▶ Aim: Put every line of the items below into a numbered list, omitting blank lines and leaving the pictures out.

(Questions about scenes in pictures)
------------------------

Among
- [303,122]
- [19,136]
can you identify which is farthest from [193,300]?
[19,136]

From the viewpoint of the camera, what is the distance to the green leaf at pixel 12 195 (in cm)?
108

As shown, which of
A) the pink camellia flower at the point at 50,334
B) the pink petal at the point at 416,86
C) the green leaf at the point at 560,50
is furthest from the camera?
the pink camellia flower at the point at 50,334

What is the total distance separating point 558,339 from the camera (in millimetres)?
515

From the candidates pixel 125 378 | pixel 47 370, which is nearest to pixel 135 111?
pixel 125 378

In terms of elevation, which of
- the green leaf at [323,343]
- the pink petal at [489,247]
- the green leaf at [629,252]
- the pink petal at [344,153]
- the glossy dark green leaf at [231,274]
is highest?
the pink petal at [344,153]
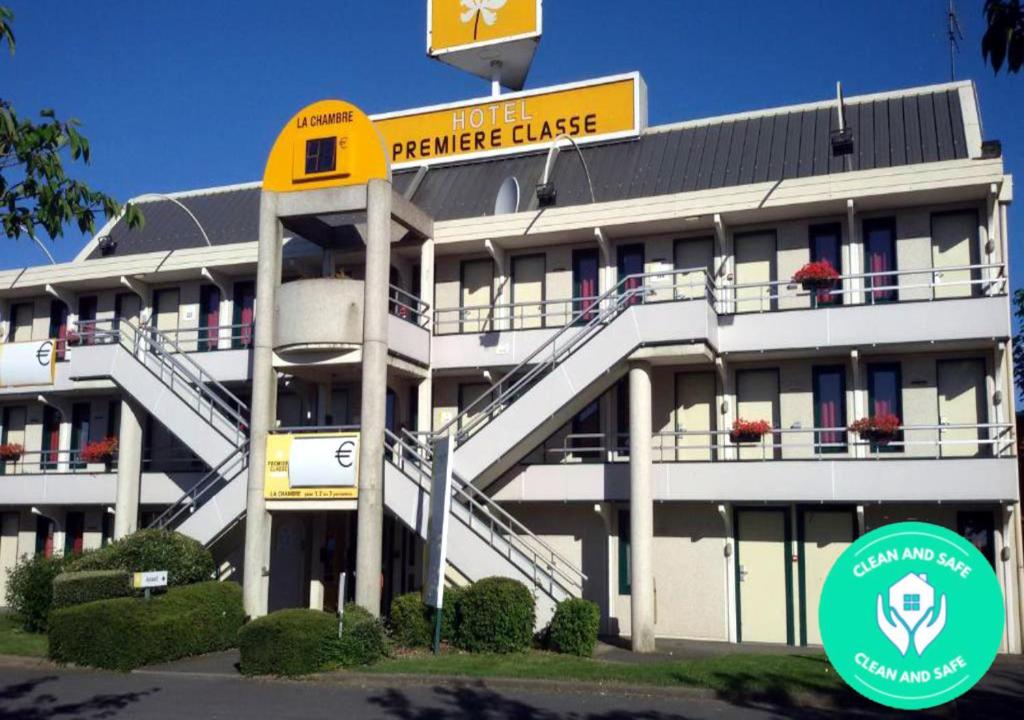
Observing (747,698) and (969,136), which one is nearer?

------------------------

▶ Answer in full:
1. Among
2. - [303,122]
3. - [19,136]
4. can you identify which is farthest from [193,300]?
5. [19,136]
6. From the viewpoint of the camera, what is the distance to the green leaf at pixel 12 195 (in cm)?
7. 108
8. As shown, which of
9. A) the pink camellia flower at the point at 50,334
10. B) the pink petal at the point at 416,86
11. C) the green leaf at the point at 560,50
12. is furthest from the camera?
13. the pink camellia flower at the point at 50,334
14. What is the total distance separating point 558,339 from the camera (in millimetres)?
15. 515
16. From the candidates pixel 125 378 | pixel 47 370, which is nearest to pixel 135 111?
17. pixel 125 378
18. In terms of elevation, which of
19. - the green leaf at [323,343]
20. - the pink petal at [489,247]
21. - the green leaf at [629,252]
22. - the pink petal at [344,153]
23. - the glossy dark green leaf at [231,274]
24. is highest?
25. the pink petal at [344,153]
26. Observing (747,698) and (969,136), which one is nearer?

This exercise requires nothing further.